◆ LESETEXT
Vor Sonnenaufgang sind wir unterwegs um das Tageslicht zu nutzen
Der Wind ist sehr launisch weil er durch die nahe Insel abgelenkt wird
Dafür sind die Farben umso schöner
Die Ankerbucht bei Arbatax laufen wir im Dunkeln an
Bei Sonnenaufgang ist kaum Wind – hier liegen wir hervorragend geschützt vor dem Mistral

Ausgebremst

Pünktlich zum Saisonende scheint auch das Wetter hier keine Lust mehr auf schöne, gemütliche Herbsttage zu haben. Na, nicht ganz, aber es wird zunehmend windiger und stürmischer. Momentan liegt die Quote eher bei zwei Tagen Wind zu einem Tag Sommerwetter. Wobei die Temperaturen durchweg noch sehr angenehm sind und sogar das Meer ist warm genug zum Schwimmen. Aber die Tiefs die gerade über Europa hereinziehen sind ja richtige Monster, was sowohl die Fläche als auch die Intensitäten anbelangt. Hier an der Ostküste Sardiniens liegen wir meist ordentlich geschützt, aber eigentlich wollten wir ja noch zu den Maddalena Inseln. Während ich dies schreibe, sind diese gerade mal einen Halbtagestörn entfernt, doch die Wettervorhersage verspricht in den nächsten Tagen nichts Gutes. Schon etwas weiter im Süden, in Porto San Paolo haben wir die ersten Starkwindtage vor Anker abgewettert. Ein guter Platz, ganz ordentlich geschützt und eine der wenigen Buchten in der man mit dem Dinghy an einem Steg anlanden kann. Obendrauf gibt es gleich zwei Supermärkte in Laufnähe und man kommt mit dem Bus in 20 min nach Olbia. Perfekt.

Wir segeln nach Porto San Paolo, Tavolara immer im Blick
Auch wenn das Wetter nicht ganz so schön ist – die Aussicht entschädigt

Kurztrip nach Olbia
Der nahezu kostenlose Stadtkai, wahrscheinlich wird dies bald ein Megayacht Ponton
Wieder ein windiger Tag….

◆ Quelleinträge

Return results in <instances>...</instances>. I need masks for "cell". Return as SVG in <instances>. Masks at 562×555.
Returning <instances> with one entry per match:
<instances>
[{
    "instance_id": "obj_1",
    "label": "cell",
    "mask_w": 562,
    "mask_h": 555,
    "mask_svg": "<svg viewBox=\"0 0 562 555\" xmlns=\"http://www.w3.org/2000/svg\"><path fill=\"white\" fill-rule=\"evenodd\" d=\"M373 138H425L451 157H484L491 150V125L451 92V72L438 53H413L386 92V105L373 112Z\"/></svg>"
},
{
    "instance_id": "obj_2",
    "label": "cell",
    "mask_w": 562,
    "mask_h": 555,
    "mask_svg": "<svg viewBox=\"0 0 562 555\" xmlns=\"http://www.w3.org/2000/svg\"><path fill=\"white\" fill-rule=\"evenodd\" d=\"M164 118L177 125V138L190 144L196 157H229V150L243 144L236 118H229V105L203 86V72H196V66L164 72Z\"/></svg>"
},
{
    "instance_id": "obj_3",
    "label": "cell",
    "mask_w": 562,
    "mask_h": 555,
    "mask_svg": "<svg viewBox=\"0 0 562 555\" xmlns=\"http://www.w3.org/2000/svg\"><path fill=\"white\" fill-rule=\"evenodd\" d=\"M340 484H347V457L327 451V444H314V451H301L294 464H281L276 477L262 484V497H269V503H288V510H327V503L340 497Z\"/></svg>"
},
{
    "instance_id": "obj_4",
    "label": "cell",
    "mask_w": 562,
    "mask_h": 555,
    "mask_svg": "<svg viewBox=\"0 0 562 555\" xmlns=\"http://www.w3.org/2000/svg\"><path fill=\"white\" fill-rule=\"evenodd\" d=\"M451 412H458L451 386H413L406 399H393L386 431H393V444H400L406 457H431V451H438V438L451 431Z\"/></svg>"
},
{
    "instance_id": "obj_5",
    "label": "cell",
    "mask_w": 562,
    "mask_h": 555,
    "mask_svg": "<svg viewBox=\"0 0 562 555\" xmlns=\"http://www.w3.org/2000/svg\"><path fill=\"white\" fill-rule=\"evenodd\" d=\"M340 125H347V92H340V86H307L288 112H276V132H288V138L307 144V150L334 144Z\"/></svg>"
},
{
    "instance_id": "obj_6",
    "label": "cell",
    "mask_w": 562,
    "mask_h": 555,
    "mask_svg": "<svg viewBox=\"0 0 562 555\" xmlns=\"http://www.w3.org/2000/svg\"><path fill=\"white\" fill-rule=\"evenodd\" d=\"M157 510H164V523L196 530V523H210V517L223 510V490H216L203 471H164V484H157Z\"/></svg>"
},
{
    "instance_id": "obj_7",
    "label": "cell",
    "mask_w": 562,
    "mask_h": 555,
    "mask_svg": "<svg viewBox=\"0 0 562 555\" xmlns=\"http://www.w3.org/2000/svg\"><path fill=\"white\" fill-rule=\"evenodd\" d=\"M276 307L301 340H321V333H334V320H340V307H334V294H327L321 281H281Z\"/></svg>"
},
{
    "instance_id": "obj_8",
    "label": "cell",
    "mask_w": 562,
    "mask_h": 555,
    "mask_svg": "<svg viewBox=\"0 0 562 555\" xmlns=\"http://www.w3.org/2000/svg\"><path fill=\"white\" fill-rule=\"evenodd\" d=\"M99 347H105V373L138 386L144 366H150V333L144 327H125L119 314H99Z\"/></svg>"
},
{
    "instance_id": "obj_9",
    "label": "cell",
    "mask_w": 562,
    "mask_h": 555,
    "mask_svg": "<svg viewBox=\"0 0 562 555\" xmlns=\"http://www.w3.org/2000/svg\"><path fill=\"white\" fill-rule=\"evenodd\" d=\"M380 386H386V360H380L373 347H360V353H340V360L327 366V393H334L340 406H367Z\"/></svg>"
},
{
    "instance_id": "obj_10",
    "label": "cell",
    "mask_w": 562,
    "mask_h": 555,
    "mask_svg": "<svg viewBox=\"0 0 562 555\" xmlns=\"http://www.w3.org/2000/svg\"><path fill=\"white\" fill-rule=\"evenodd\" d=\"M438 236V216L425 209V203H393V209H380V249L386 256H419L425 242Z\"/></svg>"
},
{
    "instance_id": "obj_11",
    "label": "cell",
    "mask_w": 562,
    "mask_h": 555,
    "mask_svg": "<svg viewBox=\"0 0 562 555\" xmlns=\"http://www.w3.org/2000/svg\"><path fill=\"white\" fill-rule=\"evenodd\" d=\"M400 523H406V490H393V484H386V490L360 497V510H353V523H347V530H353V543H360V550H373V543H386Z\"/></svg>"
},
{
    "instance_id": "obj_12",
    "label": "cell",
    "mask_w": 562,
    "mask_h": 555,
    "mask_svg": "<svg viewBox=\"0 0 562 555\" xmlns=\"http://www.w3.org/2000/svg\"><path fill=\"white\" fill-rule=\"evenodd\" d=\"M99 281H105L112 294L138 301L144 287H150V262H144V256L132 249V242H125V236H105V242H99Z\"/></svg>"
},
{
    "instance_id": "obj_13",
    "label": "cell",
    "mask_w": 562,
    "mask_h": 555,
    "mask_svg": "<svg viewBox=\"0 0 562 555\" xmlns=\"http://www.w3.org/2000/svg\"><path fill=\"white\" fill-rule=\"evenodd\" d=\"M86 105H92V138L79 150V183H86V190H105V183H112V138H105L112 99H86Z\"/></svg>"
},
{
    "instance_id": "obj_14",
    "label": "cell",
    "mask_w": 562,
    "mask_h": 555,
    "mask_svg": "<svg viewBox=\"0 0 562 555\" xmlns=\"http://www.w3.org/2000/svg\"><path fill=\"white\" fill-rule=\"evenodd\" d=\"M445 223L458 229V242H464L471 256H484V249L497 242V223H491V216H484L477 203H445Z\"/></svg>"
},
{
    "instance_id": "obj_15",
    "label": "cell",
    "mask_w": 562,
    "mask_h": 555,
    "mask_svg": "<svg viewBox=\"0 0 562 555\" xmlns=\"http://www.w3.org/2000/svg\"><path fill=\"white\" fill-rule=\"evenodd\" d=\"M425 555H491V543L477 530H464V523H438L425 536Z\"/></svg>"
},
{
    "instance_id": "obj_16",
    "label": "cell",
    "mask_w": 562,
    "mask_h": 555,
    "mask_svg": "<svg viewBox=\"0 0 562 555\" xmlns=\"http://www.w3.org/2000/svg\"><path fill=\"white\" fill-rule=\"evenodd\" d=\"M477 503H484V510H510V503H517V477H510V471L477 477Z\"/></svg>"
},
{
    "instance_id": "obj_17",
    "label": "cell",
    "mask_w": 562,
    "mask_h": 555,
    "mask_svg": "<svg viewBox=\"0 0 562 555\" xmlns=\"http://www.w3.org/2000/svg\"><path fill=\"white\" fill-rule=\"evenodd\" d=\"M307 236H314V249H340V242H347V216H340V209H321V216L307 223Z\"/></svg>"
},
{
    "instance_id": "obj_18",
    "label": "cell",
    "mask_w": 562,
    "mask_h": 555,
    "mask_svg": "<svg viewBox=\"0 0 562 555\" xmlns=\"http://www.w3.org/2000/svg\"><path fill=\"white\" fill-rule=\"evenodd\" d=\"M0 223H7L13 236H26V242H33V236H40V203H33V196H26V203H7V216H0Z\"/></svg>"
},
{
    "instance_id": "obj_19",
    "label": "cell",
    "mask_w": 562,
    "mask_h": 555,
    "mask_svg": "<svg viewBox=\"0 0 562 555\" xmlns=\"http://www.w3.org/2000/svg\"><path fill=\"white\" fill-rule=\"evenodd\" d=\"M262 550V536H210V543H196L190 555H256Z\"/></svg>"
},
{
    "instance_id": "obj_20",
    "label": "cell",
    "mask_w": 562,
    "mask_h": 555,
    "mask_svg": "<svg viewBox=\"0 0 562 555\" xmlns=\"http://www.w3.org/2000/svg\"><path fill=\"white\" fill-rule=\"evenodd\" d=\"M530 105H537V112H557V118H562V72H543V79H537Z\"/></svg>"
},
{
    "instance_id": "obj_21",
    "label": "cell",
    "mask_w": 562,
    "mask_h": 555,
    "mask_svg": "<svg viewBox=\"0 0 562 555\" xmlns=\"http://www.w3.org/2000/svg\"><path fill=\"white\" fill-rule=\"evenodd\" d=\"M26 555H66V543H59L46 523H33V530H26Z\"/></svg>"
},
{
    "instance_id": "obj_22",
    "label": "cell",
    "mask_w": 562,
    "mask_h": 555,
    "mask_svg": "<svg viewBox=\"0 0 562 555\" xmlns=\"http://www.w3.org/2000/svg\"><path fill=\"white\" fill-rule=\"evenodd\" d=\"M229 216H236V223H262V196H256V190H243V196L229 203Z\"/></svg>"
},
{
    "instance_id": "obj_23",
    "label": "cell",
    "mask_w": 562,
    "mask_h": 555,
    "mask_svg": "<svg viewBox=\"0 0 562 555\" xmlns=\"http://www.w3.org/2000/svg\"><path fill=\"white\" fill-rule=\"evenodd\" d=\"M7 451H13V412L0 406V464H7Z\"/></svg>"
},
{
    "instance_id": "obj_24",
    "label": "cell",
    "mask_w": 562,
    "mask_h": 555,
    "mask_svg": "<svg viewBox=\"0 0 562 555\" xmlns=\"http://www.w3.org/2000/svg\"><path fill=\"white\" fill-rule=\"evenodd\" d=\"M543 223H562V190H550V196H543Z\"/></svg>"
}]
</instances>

◆ IHRE AUFGABE
Geben Sie an, wie lange man laut dem Lesetext mit dem Bus von Porto San Paolo nach Olbia braucht.

◆ SCHRIFTLICHE LÖSUNG
20 Minuten.